Montréal, té belle.
Té belle quand tu te fâches à grands coups de pancartes et de casseroles.
Té belle quand tu te rassembles pour crier.
Té belle quand tu ne casses rien d’autre que des oreilles.
Montréal est en colère. Peut-être qu’elle gronde aussi ailleurs mais pardonnez-moi : je ne témoigne que de ce que je peux voir.
Montréal est en colère de voir des industries minières s’installer dans le Nord sans qu’on leur demande de respecter notre paysage, notre écosystème, notre boréal.
Sans qu’on leur demande de payer leur juste part.
Montréal est en colère de voir des industries gazières s’installer dans la Vallée du St-Laurent sans qu’on leur demande de respecter nos terres agricoles et nos agriculteurs qui ont déjà assez de problèmes comme ça.
Sans qu’on leur demande de payer leur juste part.
Montréal est en colère de voir des mafieux prendre d’assaut ses chantiers de construction sans qu’on leur demande de respecter nos lois. Qu’on accepte tacitement qu’ils contribuent aux caisses des partis sans contribuer aux impôts.
Montréal est en colère qu’on demande aux étudiants de se ramasser les frais d’un système en décrépitude.
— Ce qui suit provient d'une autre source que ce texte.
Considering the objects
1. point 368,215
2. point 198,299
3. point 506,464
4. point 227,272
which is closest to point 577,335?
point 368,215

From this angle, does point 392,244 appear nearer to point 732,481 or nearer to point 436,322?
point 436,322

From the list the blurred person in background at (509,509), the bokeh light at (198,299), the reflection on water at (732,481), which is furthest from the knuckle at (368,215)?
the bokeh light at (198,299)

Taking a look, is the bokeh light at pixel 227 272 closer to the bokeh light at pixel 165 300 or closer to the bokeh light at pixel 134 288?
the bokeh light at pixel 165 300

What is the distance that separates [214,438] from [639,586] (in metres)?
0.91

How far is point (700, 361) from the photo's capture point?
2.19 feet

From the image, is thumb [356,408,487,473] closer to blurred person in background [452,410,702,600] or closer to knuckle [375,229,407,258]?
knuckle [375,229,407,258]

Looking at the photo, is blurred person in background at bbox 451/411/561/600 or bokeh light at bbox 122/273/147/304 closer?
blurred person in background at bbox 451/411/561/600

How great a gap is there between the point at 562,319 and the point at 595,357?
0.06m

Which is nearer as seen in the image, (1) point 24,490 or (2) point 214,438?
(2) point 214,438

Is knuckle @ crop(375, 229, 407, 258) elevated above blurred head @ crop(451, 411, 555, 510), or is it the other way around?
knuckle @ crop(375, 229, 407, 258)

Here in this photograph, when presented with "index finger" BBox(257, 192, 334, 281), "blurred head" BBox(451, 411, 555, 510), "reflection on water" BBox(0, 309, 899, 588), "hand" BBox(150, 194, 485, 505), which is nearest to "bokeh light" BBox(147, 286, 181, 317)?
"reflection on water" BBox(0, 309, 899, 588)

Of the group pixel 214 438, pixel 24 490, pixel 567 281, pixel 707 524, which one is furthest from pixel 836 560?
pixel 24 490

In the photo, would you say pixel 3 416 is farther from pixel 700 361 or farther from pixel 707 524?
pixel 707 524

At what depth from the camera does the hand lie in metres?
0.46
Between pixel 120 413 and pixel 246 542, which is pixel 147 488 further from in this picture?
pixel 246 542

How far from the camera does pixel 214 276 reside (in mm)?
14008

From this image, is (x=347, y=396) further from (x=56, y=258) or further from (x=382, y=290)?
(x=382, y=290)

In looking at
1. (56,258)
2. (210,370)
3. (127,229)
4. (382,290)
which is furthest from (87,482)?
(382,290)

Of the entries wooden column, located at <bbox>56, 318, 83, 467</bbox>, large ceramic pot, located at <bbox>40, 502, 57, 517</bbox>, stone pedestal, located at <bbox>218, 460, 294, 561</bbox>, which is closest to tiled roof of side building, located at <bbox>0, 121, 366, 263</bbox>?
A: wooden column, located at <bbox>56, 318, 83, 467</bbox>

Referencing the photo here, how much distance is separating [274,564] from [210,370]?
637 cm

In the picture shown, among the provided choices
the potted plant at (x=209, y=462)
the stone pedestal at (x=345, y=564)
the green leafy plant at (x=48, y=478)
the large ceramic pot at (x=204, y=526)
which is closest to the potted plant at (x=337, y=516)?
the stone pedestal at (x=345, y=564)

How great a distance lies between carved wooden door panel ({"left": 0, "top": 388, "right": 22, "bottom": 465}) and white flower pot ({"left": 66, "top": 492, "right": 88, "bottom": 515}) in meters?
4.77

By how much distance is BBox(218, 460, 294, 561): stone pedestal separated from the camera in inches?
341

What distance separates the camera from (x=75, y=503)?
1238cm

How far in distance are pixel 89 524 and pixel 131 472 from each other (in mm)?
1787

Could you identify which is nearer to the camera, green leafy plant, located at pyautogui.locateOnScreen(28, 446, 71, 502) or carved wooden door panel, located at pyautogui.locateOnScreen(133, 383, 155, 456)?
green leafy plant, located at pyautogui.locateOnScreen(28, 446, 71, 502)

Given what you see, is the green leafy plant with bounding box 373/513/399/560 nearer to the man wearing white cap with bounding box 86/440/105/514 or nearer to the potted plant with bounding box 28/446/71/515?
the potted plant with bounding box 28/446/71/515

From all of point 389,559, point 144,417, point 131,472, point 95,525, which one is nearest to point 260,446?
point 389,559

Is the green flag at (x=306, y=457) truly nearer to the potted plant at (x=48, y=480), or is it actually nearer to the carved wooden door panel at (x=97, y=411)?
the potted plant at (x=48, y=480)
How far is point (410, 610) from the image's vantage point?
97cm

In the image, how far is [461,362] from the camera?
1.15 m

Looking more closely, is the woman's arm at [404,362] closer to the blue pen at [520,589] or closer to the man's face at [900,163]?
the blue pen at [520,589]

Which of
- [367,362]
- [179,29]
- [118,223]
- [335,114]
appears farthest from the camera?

Qu’on les prenne pour cible d’un problème qu’on tente de compartimenter quand tout est communiquant en ce bas monde. Qu’on demande à ceux qu’on prépare pour plus tard à être prêts tout de suite à affronter l’injustice sociale.
Qu’on utilise leurs manifestations pour prendre en souricière tous les citoyens du Québec qui souhaiteraient marcher leur désaccord avec une loi sans queue ni tête.
Qu’on les prenne en prétexte.
Les baby-bommers auraient été les révolutionnaires tranquilles, et les étudiants ne seraient aujourd’hui que des enfants-roi? Est-ce que cette réflexion tient la route? Je pose simplement la question, sans prétendre avoir la réponse. Tout le monde semble détenir les réponses ces temps-ci, mais la solution ne se pointe pas le bout du nez, elle.
Tout ce que je sais, c’est qu’hier c’était le 22 mai et que Montréal était belle. Belle comme le 22 avril.
Elle était surtout belle à 20h au son des casseroles. Marcher de Rachel à Crémazie et entendre partout des foyers de manifestations pacifiques, c’était un baume sur le coeur d’une jeune femme qui aime voir son monde se réveiller de sa léthargie et se poser des questions à voix haute. Exiger des réponses, surtout.
“Pourquoi vous tapez sur des casseroles les enfants?”
”Pour réveiller le monde!”
Peut-être auriez-vous dû apporter vos casseroles au centre-ville, là où des imbéciles ont rempli les nouvelles en continu toute la nuit.
Peut-être auraient-ils pu taper sur vos casseroles au lieu de taper sur des voitures, sur des manifestants, sur des vitrines.
Si Villeray a besoin de se réveiller, eux aussi.